The request
Quote every line of the material beneath this one.

Given records

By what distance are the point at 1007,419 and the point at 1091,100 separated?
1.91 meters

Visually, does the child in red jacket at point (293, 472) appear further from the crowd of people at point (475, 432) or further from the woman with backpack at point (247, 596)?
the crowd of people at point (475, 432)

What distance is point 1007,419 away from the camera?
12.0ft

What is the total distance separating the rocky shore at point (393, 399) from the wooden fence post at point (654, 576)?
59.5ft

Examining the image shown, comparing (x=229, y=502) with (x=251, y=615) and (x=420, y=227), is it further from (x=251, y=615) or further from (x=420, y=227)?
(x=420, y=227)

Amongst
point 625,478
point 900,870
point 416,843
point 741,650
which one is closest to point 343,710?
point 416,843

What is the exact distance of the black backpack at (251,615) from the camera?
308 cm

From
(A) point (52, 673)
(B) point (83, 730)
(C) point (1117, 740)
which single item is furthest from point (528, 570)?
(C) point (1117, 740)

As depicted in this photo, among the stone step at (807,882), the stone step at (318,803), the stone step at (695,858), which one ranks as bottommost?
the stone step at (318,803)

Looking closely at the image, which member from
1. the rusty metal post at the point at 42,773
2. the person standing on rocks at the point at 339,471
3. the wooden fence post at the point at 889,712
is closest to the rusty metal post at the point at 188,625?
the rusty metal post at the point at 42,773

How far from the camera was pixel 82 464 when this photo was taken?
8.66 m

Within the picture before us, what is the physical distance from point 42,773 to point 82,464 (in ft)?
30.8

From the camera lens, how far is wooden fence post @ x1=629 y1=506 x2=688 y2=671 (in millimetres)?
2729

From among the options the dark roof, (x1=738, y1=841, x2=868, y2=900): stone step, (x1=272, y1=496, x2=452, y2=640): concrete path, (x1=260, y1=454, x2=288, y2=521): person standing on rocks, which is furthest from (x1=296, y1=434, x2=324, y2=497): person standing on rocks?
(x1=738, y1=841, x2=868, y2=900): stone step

Correct answer
By what distance are the point at 1007,419 and the point at 1091,100 separated?
1.91 meters

Visually, does the child in red jacket at point (293, 472) appear further from the crowd of people at point (475, 432) or further from the woman with backpack at point (247, 596)?
the crowd of people at point (475, 432)

What distance is point 1007,419 away from the camera?
12.0ft

What is the total distance separating the rocky shore at point (393, 399) from the wooden fence post at point (654, 576)?
59.5ft

Examining the image shown, comparing (x=229, y=502) with (x=251, y=615) and (x=420, y=227), is it further from (x=251, y=615) or further from (x=420, y=227)?
(x=420, y=227)

Amongst
point 625,478
point 900,870
point 416,843
point 741,650
which one is closest to point 343,710?
point 416,843

What is the exact distance of the black backpack at (251,615) from the camera?
308 cm

From
(A) point (52, 673)
(B) point (83, 730)
(C) point (1117, 740)
which single item is furthest from point (528, 570)?
(C) point (1117, 740)

As depicted in this photo, among the stone step at (807,882), the stone step at (318,803), the stone step at (695,858), which one ranks as bottommost?
the stone step at (318,803)

Looking closely at the image, which member from
1. the rusty metal post at the point at 42,773
2. the person standing on rocks at the point at 339,471
3. the wooden fence post at the point at 889,712
is closest to the rusty metal post at the point at 188,625?
the rusty metal post at the point at 42,773

How far from the camera was pixel 82 464 when this photo was taken?
8.66 m

Within the picture before us, what is the physical distance from point 42,773 to point 82,464 (in ft)?
30.8

From the camera lens, how far is wooden fence post @ x1=629 y1=506 x2=688 y2=671 (in millimetres)?
2729

From among the options the dark roof, (x1=738, y1=841, x2=868, y2=900): stone step, (x1=272, y1=496, x2=452, y2=640): concrete path, (x1=260, y1=454, x2=288, y2=521): person standing on rocks, which is furthest from (x1=296, y1=434, x2=324, y2=497): person standing on rocks?
(x1=738, y1=841, x2=868, y2=900): stone step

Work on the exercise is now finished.